School of Civil & Architecture Engineering, Xi'an Technological University, Xi'an, Shaanxi, 710021, People's Republic of China.
SCNU Environmental Research Institute, Guangdong Provincial Key Laboratory of Chemical Pollution and Environmental Safety & MOE Key Laboratory of Theoretical Chemistry of Environment, School of Environment, South China Normal University, Guangzhou, 510006, People's Republic of China.
Environ Sci Pollut Res Int. 2023 Mar;30(11):29143-29153. doi: 10.1007/s11356-022-24131-0. Epub 2022 Nov 21.

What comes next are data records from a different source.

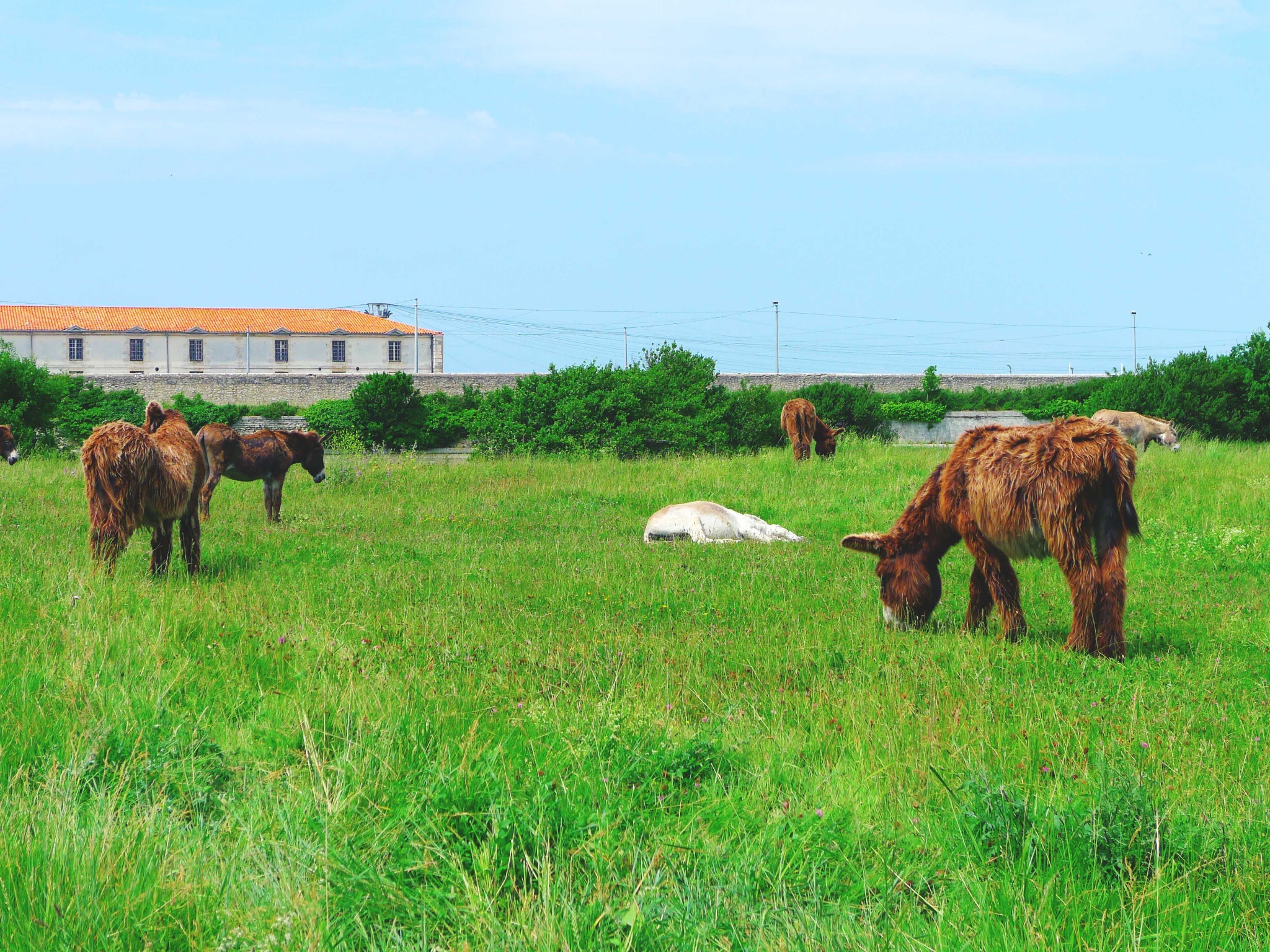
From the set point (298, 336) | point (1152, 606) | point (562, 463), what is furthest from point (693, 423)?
point (298, 336)

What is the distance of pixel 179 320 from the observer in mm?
75312

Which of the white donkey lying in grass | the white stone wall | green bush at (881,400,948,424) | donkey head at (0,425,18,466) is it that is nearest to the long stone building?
the white stone wall

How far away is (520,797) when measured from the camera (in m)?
3.85

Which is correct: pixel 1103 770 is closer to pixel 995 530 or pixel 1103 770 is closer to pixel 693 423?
pixel 995 530

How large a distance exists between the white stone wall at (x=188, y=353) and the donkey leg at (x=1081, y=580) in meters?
70.6

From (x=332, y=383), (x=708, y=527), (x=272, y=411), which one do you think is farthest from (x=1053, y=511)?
(x=332, y=383)

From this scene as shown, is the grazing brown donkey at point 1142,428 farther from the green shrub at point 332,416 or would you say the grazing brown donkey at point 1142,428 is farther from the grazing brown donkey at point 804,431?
the green shrub at point 332,416

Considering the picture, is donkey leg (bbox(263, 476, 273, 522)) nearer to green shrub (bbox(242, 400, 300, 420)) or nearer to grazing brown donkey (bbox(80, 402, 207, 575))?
grazing brown donkey (bbox(80, 402, 207, 575))

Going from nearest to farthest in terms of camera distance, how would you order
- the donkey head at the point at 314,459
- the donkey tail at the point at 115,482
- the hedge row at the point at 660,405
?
the donkey tail at the point at 115,482 → the donkey head at the point at 314,459 → the hedge row at the point at 660,405

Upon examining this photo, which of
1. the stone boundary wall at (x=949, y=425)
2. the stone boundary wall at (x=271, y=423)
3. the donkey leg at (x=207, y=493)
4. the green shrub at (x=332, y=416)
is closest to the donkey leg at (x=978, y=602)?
the donkey leg at (x=207, y=493)

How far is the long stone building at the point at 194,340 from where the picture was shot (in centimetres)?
7381

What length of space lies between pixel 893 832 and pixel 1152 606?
5800 mm

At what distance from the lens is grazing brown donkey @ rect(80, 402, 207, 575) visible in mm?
8828

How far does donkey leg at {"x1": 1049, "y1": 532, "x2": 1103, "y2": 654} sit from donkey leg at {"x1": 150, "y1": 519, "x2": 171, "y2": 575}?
24.3ft
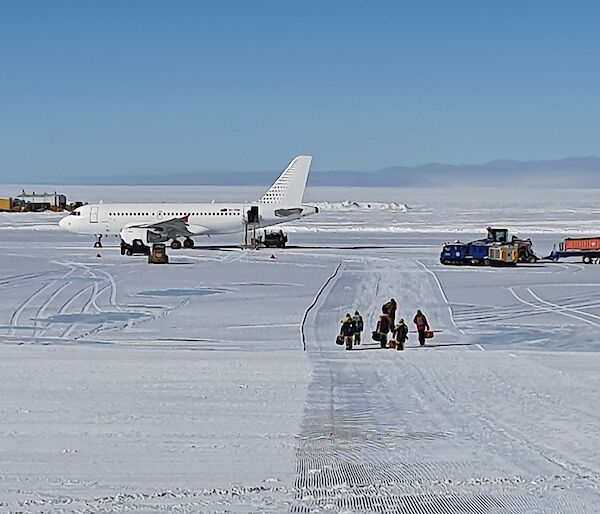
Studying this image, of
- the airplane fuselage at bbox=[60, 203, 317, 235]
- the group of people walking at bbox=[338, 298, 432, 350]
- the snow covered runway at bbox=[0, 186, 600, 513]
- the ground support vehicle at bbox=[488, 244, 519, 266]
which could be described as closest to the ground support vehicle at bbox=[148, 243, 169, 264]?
the snow covered runway at bbox=[0, 186, 600, 513]

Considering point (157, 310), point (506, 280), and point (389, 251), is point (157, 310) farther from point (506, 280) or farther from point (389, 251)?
point (389, 251)

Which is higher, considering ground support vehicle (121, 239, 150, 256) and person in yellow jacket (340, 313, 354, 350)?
person in yellow jacket (340, 313, 354, 350)

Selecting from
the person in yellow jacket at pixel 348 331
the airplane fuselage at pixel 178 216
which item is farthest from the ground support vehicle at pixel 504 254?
the person in yellow jacket at pixel 348 331

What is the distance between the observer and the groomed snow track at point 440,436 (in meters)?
8.66

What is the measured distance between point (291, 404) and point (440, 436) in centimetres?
268

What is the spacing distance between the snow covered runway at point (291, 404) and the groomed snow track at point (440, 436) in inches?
1.3

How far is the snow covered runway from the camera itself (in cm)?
891

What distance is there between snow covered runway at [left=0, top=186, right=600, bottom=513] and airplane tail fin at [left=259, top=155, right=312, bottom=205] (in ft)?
110

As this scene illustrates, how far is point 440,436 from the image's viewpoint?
11.3 metres

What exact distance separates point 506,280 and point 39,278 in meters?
17.5

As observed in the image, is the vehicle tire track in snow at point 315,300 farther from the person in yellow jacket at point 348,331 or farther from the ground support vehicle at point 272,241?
the ground support vehicle at point 272,241

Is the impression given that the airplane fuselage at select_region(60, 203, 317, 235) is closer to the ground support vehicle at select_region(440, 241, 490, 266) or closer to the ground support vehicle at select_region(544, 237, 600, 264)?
the ground support vehicle at select_region(440, 241, 490, 266)

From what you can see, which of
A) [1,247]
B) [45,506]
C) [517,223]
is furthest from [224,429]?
[517,223]

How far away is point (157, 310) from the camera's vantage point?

Nitenpyram (NIT) is the most water-soluble neonicotinoid (NEO). It has been shown to pose a serious threat to human health and the environment but was always ignored due to its limited market share. There were few experts who studied NIT's transport behavior on biochar. In this study, two types of biochar were co-activated separately using zinc chloride combined with phosphoric acid and potassium hydroxide combined with acetic acid, marked as ZBC and KBC. Characterizations suggested that hydrophilic ZBC and KBC had more surface functional groups than unmodified biochar (BC), and specific surface areas of ZBC (456.406 m·g) and KBC (750.588 m·g) were significantly higher than of BC (67.181 m·g). The pore structures of KBC and ZBC were hierarchical porous structures with different pore sizes and typical microporous structure, respectively. The adsorption performance of either NIT or IMI on KBC was better than that on ZBC. Only 0.4 g·L of KBC can absorb 89.62% of NIT in just 5 min. The equilibrium adsorption amounts of NIT on ZBC and KBC were 17.995 mg·g and 82.910 mg·g. Elovich and Langmuir models were used to evaluate the whole adsorption process, which was attributed to the chemisorption mechanism. In addition, removal rates of NIT were negatively correlated to NIT's initial concentration and positively correlated to the dose of biochar. pH had almost no effect on adsorption, but the presence of salt ions can inhibit the removal of NIT. Long-term stabilities of biochars were also acceptable. These findings will promote the development in the preparation of biochar fields and provide a positive reference value for NEO removal.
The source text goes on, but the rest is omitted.